LONDON: Europe's biggest banks are healthier than at any point since the 2008-09 financial crisis, but investors want reassurance that they can trust their longer term earnings power as interest rates fall.
Bank share prices have broadly delivered a double-digit rise this year, driven by stock buyback programmes made possible by years of capital accumulation, restructuring, cost cuts and supportive central bank policy, which boosted their profits.
Deutsche Bank, Lloyds and Barclays will kick off third-quarter earnings reporting this week, while UBS and HSBC will be among those reporting next week.
The numbers are expected to show continued profitability, with robust investment banking activity offsetting squeezes on margins and weak demand for loans among consumers and businesses.

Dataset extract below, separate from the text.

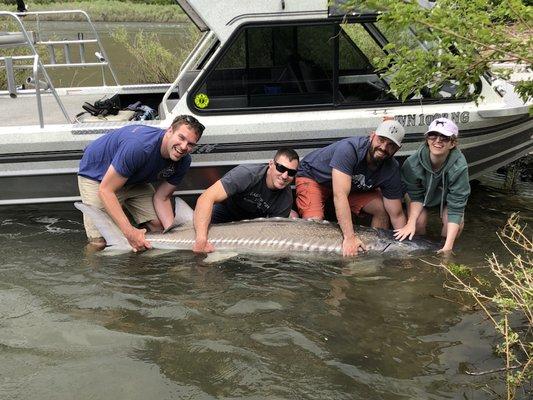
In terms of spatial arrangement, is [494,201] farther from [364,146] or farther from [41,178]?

But investors want more. Besides looking for evidence of asset quality resilience, they are seeking sharper strategy, lower costs and the potential to outperform in a low growth global economy.
Deal-making has captured the imagination of bank boards in the last three months. BNP Paribas bought AXA Investment Managers and UniCredit raised its stake in Germany's Commerzbank, stirring chatter on cross-border consolidation.

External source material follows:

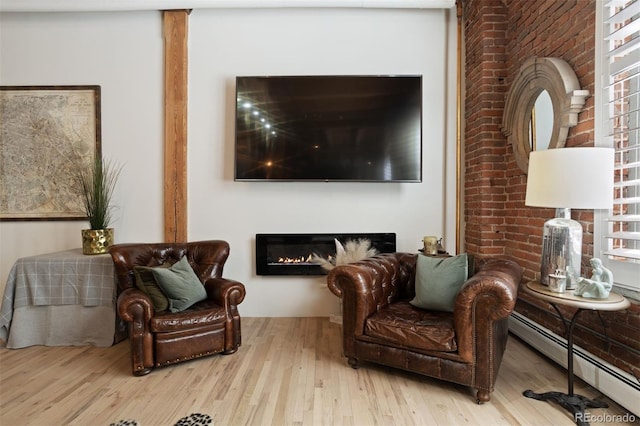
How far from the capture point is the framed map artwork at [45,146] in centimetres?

"Estimates suggest that up to 600 billion euros (US$652 billion) in net interest income could be at risk in the first half of 2025 if the European Central Bank cuts rates as expected," Filippo Maria Alloatti, Head of Financials for Credit at Federated Hermes, told Reuters.
"Management teams are proactively taking measures ... exploring bolt-on acquisitions in asset management, wealth management and even niche fintech opportunities," he said.
Britain's NatWest swooped on Metro Bank's residential mortgage book while media reports suggest HSBC's new CEO Georges Elhedery may make a much bigger mark on the lender's structure than previously thought.
Sales by governments of their crisis-era stakes in banks remove one hurdle to deal-making, credit rating firm Scope Ratings believes, although others remain.
"ESCAPE VELOCITY"
Analysts at McKinsey said executives needed to attain "escape velocity" to distinguish themselves from peers and increase appeal to investors.
To maintain the current return on tangible equity margins, banks will need to cut costs 2.5 times as fast as revenues decline, McKinsey said in its Global Banking Annual Review 2024.
Just 14 per cent of global banks have a price-to-book ratio above 1 and a price-to-earnings ratio of more than 13 - more than four times lower than companies in all other industries, McKinsey said.
Philippe Bodereau, head of credit research at PIMCO, said Europe's banks were separating into two camps; those with potential to mirror U.S. peers with consistent, double-digit returns on equity, and those stuck at depressed single-digit levels.
"I think those institutions should be doing a fair bit of strategic soul searching," he said.
INVESTMENT BANKING BOOST
UBS and Barclays are expected to report a third quarter bounce in investment banking revenues, particularly in equities and advisory fees, where U.S. rivals JP Morgan, Morgan Stanley and Goldman Sachs outshone expectations.
Like U.S. peers, European banks are not expected to show a marked deterioration in asset quality, and fears have waned that commercial real estate (CRE) could dent capital, ratings agency Moody's said.
A stress test of the 21 European lenders with the highest CRE exposure relative to Common Equity Tier 1 (CET1) capital showed all would remain above minimum CET1 capital thresholds, even under a scenario of severe loan quality shock.
Analysts at HSBC remain on guard for negative surprises in net interest income, a measure of profitability that reflects the difference between what a bank earns on loans and how much it pays depositors.
HSBC prefers asset gathering stocks like Credit Agricole and KBC over BNP Paribas and ING , where net interest income (NII) momentum was seen weakest.
UK domestic lenders Lloyds and NatWest should report continued third quarter growth in NII, Barclays analysts said, boosted by an improving outlook for loan growth, particularly mortgages.
Concerns about a possible rise in bank taxation in the UK Budget on Oct. 30 is weighing on sentiment.
But shares in domestically-focused lenders could bounce by more than 5.0 per cent if the government opts to leave current arrangements intact, UBS said.